## 文件段落
——
# YouTube 熱門影片主題建模（BERTopic）Pipeline

以中文分析為核心，使用 `shibing624/text2vec-base-chinese` 產生向量嵌入，
並輸出主題結構（Hierarchy / Bubble）與 Sankey（Topic ↔ Search keyword）。

In [46]:
%load_ext autoreload
%autoreload 2
from path_setup import setup_project_root
root = setup_project_root()

import os, sys, jieba, hdbscan
import pandas as pd
from sentence_transformers import SentenceTransformer
from bertopic import BERTopic
from sklearn.feature_extraction.text import CountVectorizer
import plotly.graph_objects as go
from plotly.subplots import make_subplots

# Local modules
from etl_showcase.infrastructure.cleaning.data_preprocessor import (
    google_sheet_to_dataframe, 
    preprocess_dataframe,
)
from etl_showcase.infrastructure.cleaning.text_cleaner import (
    remove_all_punctuation
)
——
## 可用資料

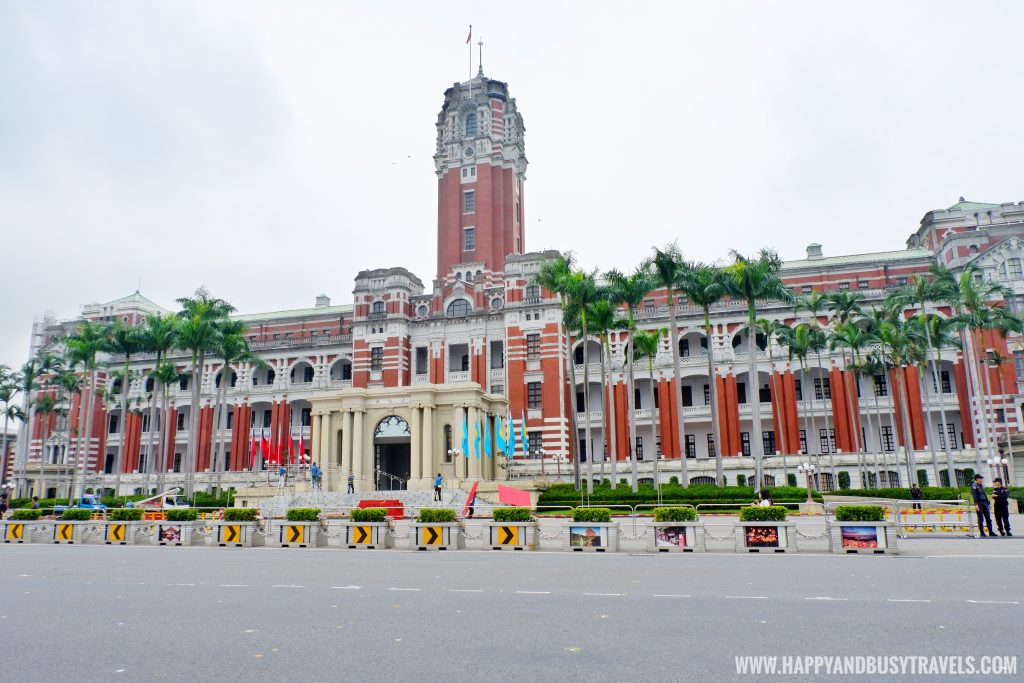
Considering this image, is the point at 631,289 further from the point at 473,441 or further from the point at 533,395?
the point at 533,395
——
## 書面任務
接續 YouTube 熱門影片主題建模文件，從它最後一行之後往下寫。 上面那些資料行在這裡完全用不到。

## 任務輸出
from etl_showcase.infrastructure.cleaning.text_tokenizer import (
    jieba_tokenizer
)
from etl_showcase.infrastructure.reporting.topic_visualizer import (
    visualize_topics_bubble, 
    visualize_hierarchical_clustering, 
    visualize_sankey, 
    save_plotly_html,
)
from etl_showcase.config.youtube import (
    YOUTUBE_SPREADSHEET_ID,
    YOUTUBE_SEARCH_VIDEOS_FUNCTION_NAME,
    VIDEO_COLUMN_ORDER,
)
from etl_showcase.infrastructure.datasource.google_sheets_api import (
    write_secret_json,
    delete_secret_json,
    get_full_google_sheet,
)

def data_source_text(keywords:str):
    return f"資料來源：蒐集 YouTube 上相關關鍵字的前 300 筆影片標題與描述，並使用 BERTopic 生成熱門議題。<br />本次搜尋關鍵字為：{keywords}。"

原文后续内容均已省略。